Finally made it to a Maudsley debate (28 April 2010), after years of noting their carefully worded topics and starry lineups. This one was no exception. Household names were debating the motion that: “This house believes that doctors should be allowed to assist some people with suicide.”
It was the first public discussion I’d been to since the Director of Public Prosecution clarified the circumstances under which people would be prosecuted for assisting others to commit suicide. Effectively denying a role for doctors, he listed among the public interest factors favouring prosecution:
“the suspect was acting in his or her capacity as a medical doctor… and the victim was in his or her care”
The first speaker, for the motion, was Baroness Warnock, staunch defender of personal liberty in the House of Lords and elsewhere. She said that given the DPP’s latest advice, doctors who assisted their patients to commit suicide would very likely be prosecuted or disciplined. So being in favour of the motion meant being in favour of a change of law.
She wanted to assure the audience that no one would be helped to die unless they had made this clear, and she acknowledged that palliative care can help people to die comfortably.
But if someone wanted to be helped to die doctors needed to take this into account. In nursing homes she had noticed a conspicuous lack of acknowledgment that we were all going to die. People who asked to die did not regard the request as unreasonable or immoral, and doctors who refused the request were putting their principles above the patient’s.. It’s “diminishing” to have your wishes brushed aside. Doctors didn’t have the right to override others’ opinions, she said.

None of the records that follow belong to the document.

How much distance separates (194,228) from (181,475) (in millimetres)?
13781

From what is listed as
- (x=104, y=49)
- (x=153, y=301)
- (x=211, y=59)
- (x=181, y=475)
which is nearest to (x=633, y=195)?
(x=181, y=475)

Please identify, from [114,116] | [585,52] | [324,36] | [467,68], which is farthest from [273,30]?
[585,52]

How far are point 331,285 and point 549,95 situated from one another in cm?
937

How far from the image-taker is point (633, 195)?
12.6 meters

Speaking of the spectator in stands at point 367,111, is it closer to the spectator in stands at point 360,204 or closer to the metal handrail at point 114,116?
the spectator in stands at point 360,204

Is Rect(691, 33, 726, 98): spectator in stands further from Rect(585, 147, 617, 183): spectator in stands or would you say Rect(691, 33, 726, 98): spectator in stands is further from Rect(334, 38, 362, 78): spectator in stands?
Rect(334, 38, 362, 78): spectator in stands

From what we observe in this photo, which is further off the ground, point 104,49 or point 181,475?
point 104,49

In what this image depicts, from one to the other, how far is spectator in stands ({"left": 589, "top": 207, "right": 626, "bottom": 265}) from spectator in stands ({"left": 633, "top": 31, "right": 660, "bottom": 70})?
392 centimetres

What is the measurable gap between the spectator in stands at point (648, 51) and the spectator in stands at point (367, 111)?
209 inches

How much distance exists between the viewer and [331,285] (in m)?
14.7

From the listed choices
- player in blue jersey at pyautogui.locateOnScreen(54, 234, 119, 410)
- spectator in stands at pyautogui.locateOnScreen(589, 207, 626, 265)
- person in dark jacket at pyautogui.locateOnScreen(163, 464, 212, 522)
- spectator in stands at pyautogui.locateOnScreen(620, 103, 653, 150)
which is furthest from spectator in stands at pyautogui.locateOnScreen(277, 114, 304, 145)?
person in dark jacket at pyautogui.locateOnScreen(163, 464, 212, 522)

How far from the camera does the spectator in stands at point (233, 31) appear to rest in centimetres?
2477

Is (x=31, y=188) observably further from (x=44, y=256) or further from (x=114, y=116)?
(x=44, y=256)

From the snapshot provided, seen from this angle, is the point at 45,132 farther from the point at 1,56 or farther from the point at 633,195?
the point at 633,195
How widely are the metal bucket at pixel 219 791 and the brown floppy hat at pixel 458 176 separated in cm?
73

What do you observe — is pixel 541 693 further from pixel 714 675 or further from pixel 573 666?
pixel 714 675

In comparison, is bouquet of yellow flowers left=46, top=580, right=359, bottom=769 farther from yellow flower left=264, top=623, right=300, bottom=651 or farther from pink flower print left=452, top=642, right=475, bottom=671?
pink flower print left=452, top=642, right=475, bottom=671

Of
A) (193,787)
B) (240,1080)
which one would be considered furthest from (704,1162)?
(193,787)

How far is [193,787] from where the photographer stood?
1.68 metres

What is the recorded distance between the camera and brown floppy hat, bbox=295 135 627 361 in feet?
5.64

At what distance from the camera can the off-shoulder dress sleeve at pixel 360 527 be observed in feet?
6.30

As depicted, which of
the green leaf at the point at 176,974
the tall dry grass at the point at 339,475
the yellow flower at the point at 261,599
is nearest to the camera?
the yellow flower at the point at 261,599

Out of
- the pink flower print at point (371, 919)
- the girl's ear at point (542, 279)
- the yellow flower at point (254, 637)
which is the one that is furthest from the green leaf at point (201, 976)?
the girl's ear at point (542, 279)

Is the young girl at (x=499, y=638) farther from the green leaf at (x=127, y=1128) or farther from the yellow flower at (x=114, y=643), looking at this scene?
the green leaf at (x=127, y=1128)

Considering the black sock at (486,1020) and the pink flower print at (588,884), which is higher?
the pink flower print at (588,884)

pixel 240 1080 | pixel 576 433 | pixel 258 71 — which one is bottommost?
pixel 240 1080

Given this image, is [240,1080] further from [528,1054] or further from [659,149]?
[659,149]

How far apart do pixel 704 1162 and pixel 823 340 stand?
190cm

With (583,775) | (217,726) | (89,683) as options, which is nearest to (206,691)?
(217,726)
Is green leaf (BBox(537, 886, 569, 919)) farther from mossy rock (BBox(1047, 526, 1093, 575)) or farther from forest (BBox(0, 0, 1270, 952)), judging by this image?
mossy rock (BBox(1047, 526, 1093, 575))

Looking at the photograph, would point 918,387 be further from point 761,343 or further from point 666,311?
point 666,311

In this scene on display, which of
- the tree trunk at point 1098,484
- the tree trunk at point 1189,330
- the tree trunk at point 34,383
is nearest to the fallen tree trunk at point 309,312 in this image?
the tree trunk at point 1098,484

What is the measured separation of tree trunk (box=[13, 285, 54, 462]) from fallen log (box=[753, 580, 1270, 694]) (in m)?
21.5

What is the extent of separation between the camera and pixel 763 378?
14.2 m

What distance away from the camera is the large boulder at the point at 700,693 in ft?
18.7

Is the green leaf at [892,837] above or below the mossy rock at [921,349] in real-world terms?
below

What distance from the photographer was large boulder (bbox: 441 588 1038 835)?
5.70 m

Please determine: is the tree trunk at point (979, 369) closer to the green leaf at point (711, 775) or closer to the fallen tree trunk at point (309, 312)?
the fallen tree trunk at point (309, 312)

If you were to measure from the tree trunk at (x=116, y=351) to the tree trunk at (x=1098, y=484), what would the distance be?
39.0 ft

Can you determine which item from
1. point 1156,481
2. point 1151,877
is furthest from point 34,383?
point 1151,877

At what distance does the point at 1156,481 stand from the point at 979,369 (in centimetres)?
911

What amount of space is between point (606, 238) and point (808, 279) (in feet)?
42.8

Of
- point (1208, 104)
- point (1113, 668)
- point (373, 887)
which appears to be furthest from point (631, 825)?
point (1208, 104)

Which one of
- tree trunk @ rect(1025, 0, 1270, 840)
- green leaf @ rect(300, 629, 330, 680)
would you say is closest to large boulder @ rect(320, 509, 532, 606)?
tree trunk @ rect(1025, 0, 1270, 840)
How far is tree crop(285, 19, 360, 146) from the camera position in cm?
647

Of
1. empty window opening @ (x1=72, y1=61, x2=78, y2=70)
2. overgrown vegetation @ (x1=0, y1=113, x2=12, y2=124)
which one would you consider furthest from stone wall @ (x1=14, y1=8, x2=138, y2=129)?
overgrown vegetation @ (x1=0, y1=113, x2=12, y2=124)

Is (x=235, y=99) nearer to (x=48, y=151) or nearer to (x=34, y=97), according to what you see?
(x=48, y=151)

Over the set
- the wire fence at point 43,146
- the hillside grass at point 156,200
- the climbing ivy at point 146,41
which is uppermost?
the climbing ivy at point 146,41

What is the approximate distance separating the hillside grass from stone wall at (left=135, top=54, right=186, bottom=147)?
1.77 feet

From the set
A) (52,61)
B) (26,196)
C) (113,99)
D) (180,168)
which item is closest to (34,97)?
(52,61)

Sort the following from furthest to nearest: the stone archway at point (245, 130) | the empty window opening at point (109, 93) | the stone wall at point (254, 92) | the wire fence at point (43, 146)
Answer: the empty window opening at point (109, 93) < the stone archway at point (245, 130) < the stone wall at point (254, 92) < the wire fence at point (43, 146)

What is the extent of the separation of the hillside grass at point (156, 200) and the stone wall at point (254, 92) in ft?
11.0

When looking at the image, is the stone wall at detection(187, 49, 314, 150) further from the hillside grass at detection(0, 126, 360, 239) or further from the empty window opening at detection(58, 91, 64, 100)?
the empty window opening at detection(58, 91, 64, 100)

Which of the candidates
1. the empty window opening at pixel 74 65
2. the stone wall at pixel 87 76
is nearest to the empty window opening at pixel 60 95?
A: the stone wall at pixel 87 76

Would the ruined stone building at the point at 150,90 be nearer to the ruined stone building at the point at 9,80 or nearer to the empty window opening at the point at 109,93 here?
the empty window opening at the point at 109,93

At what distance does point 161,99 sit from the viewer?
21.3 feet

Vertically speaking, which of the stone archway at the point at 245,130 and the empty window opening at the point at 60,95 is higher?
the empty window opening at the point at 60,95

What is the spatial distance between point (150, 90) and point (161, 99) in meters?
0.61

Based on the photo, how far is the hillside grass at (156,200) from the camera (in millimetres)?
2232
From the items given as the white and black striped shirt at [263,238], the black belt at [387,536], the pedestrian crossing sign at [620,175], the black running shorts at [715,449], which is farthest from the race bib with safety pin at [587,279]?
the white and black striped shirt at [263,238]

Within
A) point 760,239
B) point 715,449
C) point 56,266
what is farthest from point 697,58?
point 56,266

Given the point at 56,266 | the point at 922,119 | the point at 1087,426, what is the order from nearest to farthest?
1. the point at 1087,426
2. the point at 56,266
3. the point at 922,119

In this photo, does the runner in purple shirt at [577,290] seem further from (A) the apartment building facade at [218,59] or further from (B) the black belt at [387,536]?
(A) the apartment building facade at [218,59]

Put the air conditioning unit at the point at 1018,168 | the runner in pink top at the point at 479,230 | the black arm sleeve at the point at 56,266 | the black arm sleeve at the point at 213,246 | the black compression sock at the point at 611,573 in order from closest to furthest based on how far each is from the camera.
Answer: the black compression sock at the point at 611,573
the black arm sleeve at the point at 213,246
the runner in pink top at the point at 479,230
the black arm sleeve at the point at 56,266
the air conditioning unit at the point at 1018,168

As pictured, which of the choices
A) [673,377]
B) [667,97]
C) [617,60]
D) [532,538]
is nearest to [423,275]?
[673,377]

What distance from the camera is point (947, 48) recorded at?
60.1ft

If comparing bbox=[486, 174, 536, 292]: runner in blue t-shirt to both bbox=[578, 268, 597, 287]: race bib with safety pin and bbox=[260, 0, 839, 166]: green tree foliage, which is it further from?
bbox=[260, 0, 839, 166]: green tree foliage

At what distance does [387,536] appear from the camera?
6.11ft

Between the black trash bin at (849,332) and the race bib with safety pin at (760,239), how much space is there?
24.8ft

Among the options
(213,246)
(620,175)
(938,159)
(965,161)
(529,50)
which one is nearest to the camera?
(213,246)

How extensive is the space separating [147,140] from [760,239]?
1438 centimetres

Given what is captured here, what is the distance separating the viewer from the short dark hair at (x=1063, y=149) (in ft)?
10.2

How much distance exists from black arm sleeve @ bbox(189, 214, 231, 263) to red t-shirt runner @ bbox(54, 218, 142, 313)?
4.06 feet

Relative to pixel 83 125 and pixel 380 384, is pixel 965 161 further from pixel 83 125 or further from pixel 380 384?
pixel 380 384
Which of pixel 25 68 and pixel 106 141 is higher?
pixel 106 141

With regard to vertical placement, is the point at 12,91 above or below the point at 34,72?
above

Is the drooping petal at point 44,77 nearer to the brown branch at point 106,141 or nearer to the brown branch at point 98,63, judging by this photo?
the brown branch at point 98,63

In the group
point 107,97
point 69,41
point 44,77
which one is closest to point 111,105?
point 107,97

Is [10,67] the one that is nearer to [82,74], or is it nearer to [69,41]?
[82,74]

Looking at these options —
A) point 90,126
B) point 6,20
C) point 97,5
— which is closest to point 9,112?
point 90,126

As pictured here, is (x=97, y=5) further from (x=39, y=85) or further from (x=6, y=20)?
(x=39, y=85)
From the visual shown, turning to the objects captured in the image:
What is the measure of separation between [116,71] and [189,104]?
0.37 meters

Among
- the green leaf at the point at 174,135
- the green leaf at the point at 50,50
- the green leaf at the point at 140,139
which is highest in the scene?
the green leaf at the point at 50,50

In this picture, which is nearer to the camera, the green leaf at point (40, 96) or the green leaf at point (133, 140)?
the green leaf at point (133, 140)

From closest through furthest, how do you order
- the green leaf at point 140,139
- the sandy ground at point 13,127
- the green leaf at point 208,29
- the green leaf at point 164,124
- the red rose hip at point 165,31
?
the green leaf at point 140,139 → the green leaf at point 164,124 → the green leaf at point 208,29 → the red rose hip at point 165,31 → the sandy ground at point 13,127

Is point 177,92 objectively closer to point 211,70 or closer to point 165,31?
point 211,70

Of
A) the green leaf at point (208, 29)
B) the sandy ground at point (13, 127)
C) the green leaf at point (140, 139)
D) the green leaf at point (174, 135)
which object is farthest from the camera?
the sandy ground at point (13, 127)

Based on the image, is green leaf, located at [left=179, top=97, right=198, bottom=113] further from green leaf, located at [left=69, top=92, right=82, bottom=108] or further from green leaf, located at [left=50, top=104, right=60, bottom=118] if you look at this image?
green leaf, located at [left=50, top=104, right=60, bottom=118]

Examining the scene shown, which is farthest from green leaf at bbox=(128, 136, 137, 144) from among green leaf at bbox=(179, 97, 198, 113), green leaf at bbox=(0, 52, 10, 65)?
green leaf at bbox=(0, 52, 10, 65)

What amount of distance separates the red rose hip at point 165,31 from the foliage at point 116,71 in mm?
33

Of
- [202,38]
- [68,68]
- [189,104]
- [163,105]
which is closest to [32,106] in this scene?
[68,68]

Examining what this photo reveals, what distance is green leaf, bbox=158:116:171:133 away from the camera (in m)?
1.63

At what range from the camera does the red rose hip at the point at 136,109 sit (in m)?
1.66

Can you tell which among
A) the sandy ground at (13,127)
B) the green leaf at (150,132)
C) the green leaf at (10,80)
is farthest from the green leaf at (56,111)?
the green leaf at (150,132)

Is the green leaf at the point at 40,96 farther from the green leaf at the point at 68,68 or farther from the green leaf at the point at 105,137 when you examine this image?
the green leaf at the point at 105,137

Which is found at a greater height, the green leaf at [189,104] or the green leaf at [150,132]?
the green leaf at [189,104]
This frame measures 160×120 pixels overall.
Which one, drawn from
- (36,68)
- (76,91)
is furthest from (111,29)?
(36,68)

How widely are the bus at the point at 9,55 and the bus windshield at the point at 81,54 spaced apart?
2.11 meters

Baroness Ilora Finlay, professor of palliative medicine at Cardiff University, spoke against the motion. She seemed happy with the DPP’s new advice, which combined “a stern face with a not unkind heart.” She doubted that we could trust patients’ expressed desire to die – they could be discreetly manipulated by others or could act voluntarily out of a wish to spare others. Their wish to die could fluctuate. In her view, legalising assisted suicide was incompatible with patient safety.
She cited approvingly the Royal College of Physicians’ submission to the DPP that “Clinicians’ duties of care entail active pursuit of alternative solutions to assisted suicide, not its facilitation.” Referring back to the wording of the motion, she said doctors didn’t have to be involved with assisted suicide: “anyone can be trained to kill.”
Professor Raymond Tallis, the second speaker in favour of the motion, had previously chaired various committees on the topic for the Royal College of Physicians. Initially he’d been against assisted dying, but looking into the evidence made him change his mind. Originally, he thought good palliative care would make assisted dying unnecessary – but he found that not to be so. He was originally concerned that assisted dying would inhibit the expansion of palliative care, but could find no evidence for that internationally.
Wouldn’t trust between doctors and patients be eroded? He found that the Netherlands had some of the most liberal euthanasia legislation in the world, yet Dutch doctors had emerged as the most trusted in a European survey of attitudes to doctors. He decided that this was not surprising: knowing that your doctor would not be abandoning you at the time of greatest need would be more likely to foster than undermine trust. Against the slippery slope argument he pointed out that deaths from assisted dying had fallen, not risen in Oregon, over the past decade (from 0.8% to 0.4% of deaths). Oregon has laws on assisted dying closest to what British campaigners want.
And regarding the concern that the most vulnerable in a society would avail themselves most of the option: in Oregon it was the middle class, long used to defending their autonomy, who were overrepresented among those who’d chosen assisted suicide.
The last speaker in the debate was Professor Rachel Jenkins, head of mental health policy at the Maudsley and architect of the Royal College of Psychiatrists’ position statement against assisted suicide. She approached the topic via considerations of suicidality and capacity.
Surveys had shown that most people with suicidal ideation had a psychiatric disorder, with only 0.6% of suicidal attempts occurring without such disorder. Once treated for their psychiatric disorder, 98% of people who had wanted to commit suicide no longer wanted to do so. On the basis of these figures, she thought there’s no evidence to support Koestler’s notion of “rational suicide.” Mental capacity can be affected by depression (as well as physical illness), and doctors are notoriously bad at detecting this.
She seemed to be arguing that findings from the general population could be unproblematically extrapolated to the terminally ill. In this formulation, their desire for suicide was likely to result from psychiatric disorder and so would disappear after proper treatment of the psychiatric disorder. Good palliative care was therefore the answer.
In the Q&A session after the formal debate, it was pointed out that the latest Joffe bill had carried two safeguards relevant to the discussion: patients requesting assisted suicide would receive a psychiatric assessment of their mental state, and there would be a “cooling off” period to ensure that theirs was a sustained wish.
The Joffe bill had been defeated in the House of Lords, and although the motion debated at the Maudsley wasn’t defeated, it was a close run thing. After the debate, there were 43 votes both for and against the motion, with 3 abstentions. (Before the vote the figures were 47 for the motion, 32 against, with 5 abstentions.)
Tony Delamothe is deputy editor, BMJ.